Toggling web-only billing does not affect existing iOS patrons' current RSS feed URLs. Existing patrons continue on iOS billing and their RSS URLs remain valid. When an existing iOS patron cancels and re-subscribes via web, they get a new RSS URL tied to the new Stripe subscription, which they must re-add to their podcast app manually. This is the migration friction that makes podcast iOS-to-web transitions more operationally complex than the same transition for a musician or visual artist.
How much does the Apple Tax cost a podcaster at $3,000/month?
At $3,000/month gross on Patreon Pro: web-only net is approximately $2,472/month. With 65% iOS active: approximately $1,937/month (difference: $535/month, $6,420/year). With 70% iOS: approximately $1,897/month (difference: $575/month, $6,900/year). With 75% iOS: approximately $1,857/month (difference: $615/month, $7,380/year).
Should I tell my patrons to cancel and re-subscribe on web?

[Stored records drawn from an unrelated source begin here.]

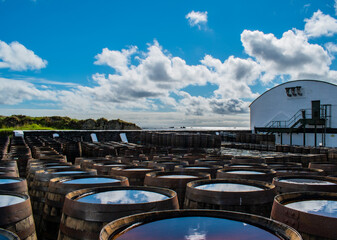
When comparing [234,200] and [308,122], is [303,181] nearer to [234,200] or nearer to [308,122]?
[234,200]

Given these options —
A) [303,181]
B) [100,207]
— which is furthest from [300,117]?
[100,207]

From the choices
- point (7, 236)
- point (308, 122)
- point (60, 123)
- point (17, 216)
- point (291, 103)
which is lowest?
point (17, 216)

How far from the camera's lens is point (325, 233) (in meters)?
2.41

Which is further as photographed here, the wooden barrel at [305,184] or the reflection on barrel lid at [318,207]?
the wooden barrel at [305,184]

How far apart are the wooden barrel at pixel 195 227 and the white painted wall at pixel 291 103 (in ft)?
107

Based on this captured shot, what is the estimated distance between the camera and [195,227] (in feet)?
7.59

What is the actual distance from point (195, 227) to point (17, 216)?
1893 millimetres

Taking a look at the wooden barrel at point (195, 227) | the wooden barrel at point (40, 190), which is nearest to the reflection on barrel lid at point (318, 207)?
the wooden barrel at point (195, 227)

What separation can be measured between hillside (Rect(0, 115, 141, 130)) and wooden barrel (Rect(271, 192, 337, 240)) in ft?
138

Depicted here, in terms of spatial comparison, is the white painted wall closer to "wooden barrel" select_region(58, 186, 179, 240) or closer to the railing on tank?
the railing on tank

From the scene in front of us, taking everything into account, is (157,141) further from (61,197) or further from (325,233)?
(325,233)

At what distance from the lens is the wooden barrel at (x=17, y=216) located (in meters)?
2.96

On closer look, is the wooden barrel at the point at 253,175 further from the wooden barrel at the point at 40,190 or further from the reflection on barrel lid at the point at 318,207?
the wooden barrel at the point at 40,190

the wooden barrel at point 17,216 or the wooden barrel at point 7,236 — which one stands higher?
the wooden barrel at point 7,236
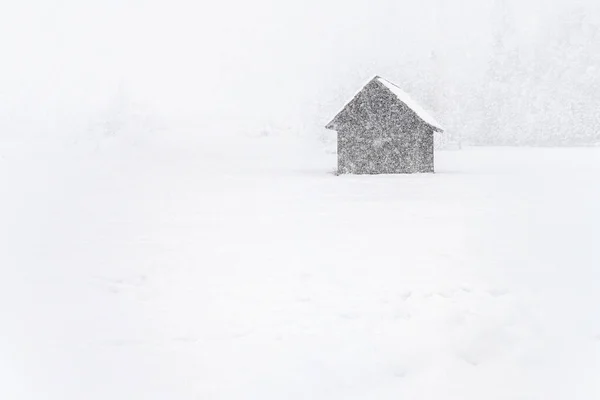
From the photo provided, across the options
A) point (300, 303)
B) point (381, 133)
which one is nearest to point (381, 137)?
point (381, 133)

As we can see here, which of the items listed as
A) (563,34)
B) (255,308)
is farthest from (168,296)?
(563,34)

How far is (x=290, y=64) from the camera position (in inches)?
4793

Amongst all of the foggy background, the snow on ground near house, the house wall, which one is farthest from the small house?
the foggy background

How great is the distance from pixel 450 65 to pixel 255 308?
79.6 metres

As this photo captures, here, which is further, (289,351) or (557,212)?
(557,212)

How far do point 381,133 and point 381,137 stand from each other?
23 centimetres

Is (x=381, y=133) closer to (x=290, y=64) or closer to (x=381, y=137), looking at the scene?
(x=381, y=137)

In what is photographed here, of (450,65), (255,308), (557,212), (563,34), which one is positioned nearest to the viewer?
(255,308)

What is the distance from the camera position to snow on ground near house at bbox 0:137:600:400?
712 cm

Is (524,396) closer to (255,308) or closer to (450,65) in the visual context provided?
(255,308)

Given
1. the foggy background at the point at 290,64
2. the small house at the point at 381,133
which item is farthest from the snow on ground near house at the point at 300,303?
the foggy background at the point at 290,64

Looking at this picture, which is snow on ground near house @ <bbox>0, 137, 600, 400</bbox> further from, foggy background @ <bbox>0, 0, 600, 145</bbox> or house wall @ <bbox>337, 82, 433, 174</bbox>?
foggy background @ <bbox>0, 0, 600, 145</bbox>

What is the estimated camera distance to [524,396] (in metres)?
6.89

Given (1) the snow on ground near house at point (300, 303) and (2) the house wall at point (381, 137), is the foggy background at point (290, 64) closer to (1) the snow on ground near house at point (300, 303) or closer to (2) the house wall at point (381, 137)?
(2) the house wall at point (381, 137)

Yes, but with clear instructions and realistic expectations. Asking patrons to cancel and re-subscribe is high-friction — expect 40–60% completion rate. The communication must include the real dollar amount Apple will take, a direct link to your Patreon web subscribe URL, step-by-step instructions for re-adding the RSS feed to their podcast app, and a personal follow-up to your highest-paying supporters. Frame it as saving money going to Apple, not as fixing an administrative problem. Give patrons 4–6 weeks.
Does enabling web-only billing affect my existing podcast patrons?

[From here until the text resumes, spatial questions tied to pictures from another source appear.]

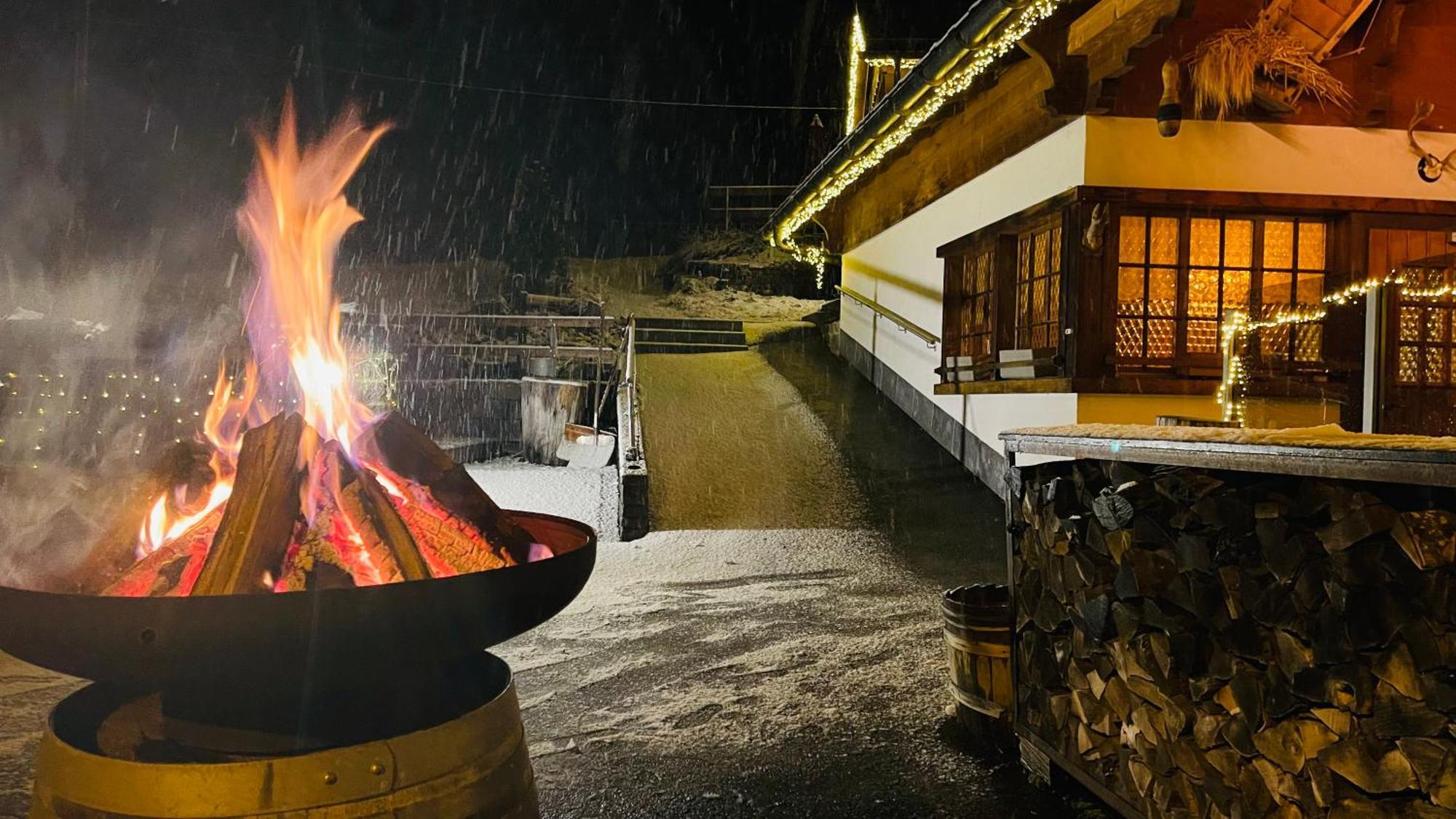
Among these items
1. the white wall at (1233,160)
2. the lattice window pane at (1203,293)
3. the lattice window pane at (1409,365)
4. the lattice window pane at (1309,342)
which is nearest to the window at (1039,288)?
the white wall at (1233,160)

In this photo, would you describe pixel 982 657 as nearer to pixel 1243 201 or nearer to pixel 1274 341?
pixel 1274 341

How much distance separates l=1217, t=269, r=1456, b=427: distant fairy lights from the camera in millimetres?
7367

No. Enabling the web-only billing toggle prevents new iOS subscribers from billing through Apple IAP. Existing iOS subscribers continue on their current billing credentials and keep receiving their private RSS feed. Patreon does not retroactively migrate existing iOS subscribers to web billing when you toggle the setting. Converting existing iOS subscribers to web billing requires a voluntary cancel-and-resubscribe action from each patron.
What is KeepTier and how does it handle podcast RSS?
KeepTier is a web-only Patreon alternative that runs billing through Stripe with no iOS IAP exposure. There is no Apple Tax regardless of your iOS ratio. KeepTier does not natively generate per-subscriber authenticated RSS feeds — podcast creators using KeepTier manage private feeds through their podcast host's patron-gating feature or a dedicated private RSS service. At $3,000/month with 70% iOS, KeepTier saves approximately $806/month versus Patreon Pro with iOS active (Apple Tax elimination plus 8% platform fee difference).